I get that question all the time, and honestly, the answer is pretty squishy. In today's "helper" economy (as Warren Buffet snidely coined it), a coach can play the role of consultant, shrink, drill instructor, sounding board--whatever "help" managers, executives and entrepreneurs need to boost their performance, or just get through the night.
There are no easily comparable data sets. There is no coaching regulatory body. Like I said: squishy. So how to tell if a coach is right for you?
Start with what, specifically, you think you need. If you want to improve your overall executive comportment, focus on someone who specializes in that. (Marshall Goldsmith has written extensively on the topic.) Need help with public speaking? Check out Nick Morgan, author of Working the Room. There are coaches for everything--the key is knowing how to cut wheat from chaff.
Here are six points to remember:
Coaches aren't paid to make people feel good. No golfer pays $100 an hour for a swing coach to shout bravo as he bangs balls on a driving range. Legitimate coaches offer incisive critiques and useful techniques to improve your game. If your coach lauds more than prods, her goal is to turn you into an annuity, not lower your handicap.
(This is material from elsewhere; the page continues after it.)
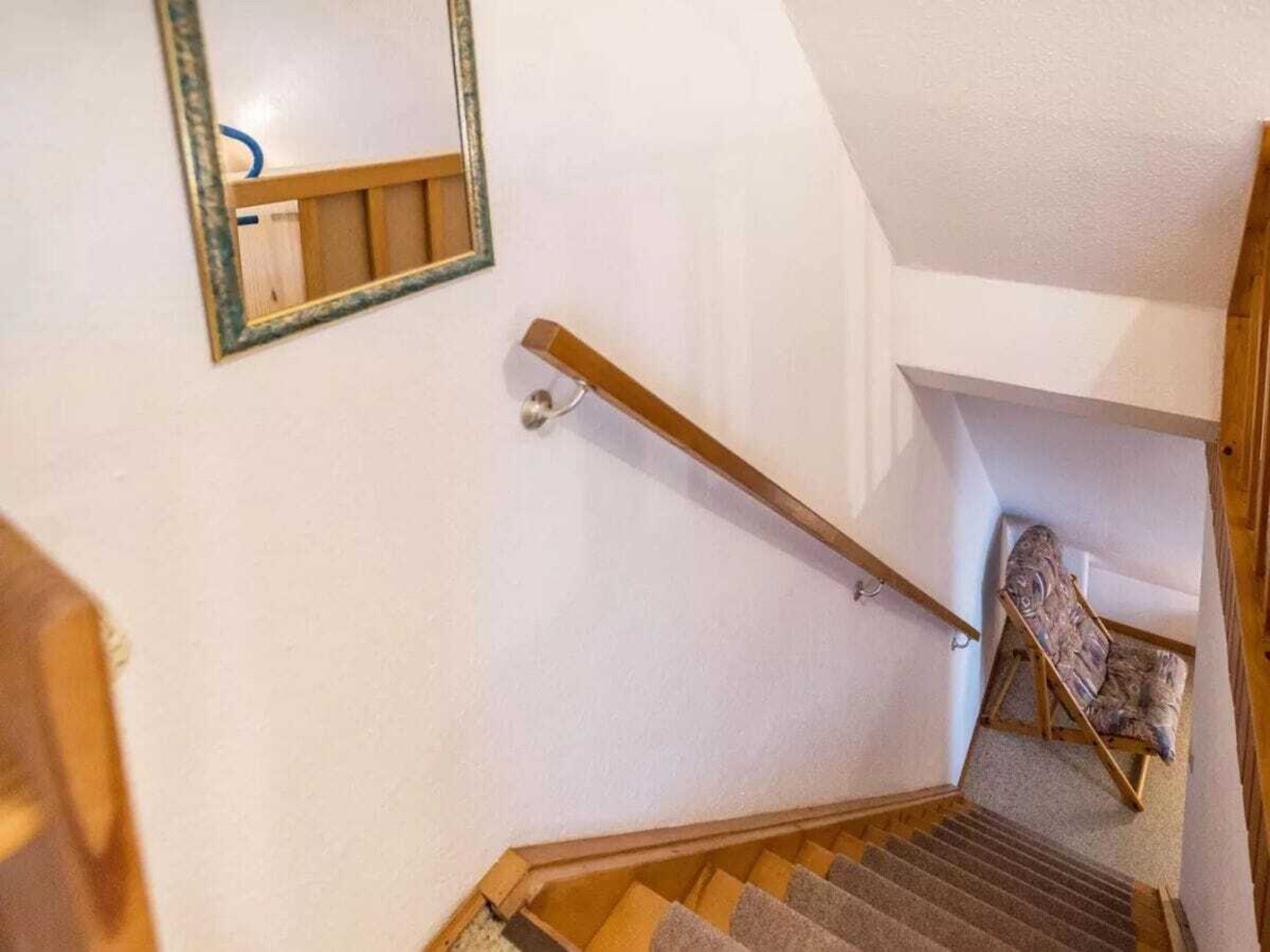 Uma escada com corrimão de madeira, uma cadeira na base e um espelho na parede.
Coaches respect boundaries between the professional and personal realms. It's easy for you and your coach to develop intense positive feelings about each other, especially if the coach has proven truly effective. Some coaches may begin to see you as a friend first, and an employer second. This dilutes the coaching. Avoid that devolution.
Coaches are not intermediaries. I have spent many years helping leaders of corporations, law firms and start-ups learn to modulate their anger and communicate displeasure. I do not, however, act as a go-between when things get sticky. That's not the help these folks need, and in fact, acting as an intermediary only exacerbates the problem. If your coach offers to step into the breach on your behalf, show her the door.
Good coaches never gossip. There is enormous temptation for the coach of a powerful executive to say, "Look, when the Big Guy and I were talking the other day ..." Coaches that succumb to gossip are too insecure to be effective (and that's being charitable). If they open their mouths, close yours and walk away.
Beware the up-sell. Just because your coach has helped you become a captivating public speaker doesn't mean he knows a whit about management technique. If a coach looks to sell you additional services that are clearly beyond his bailiwick, and many do, politely take a pass.
Coaches are not life-directors. If you remember nothing else about hiring a coach, let it be this: Effective coaches do not hand down wisdom from on high. The best ones offer encouragement, observation and ideas, and let their clients make their own decisions. If you hear a coach say, "You should do this," one thing is certain: He or she doesn't have a clue.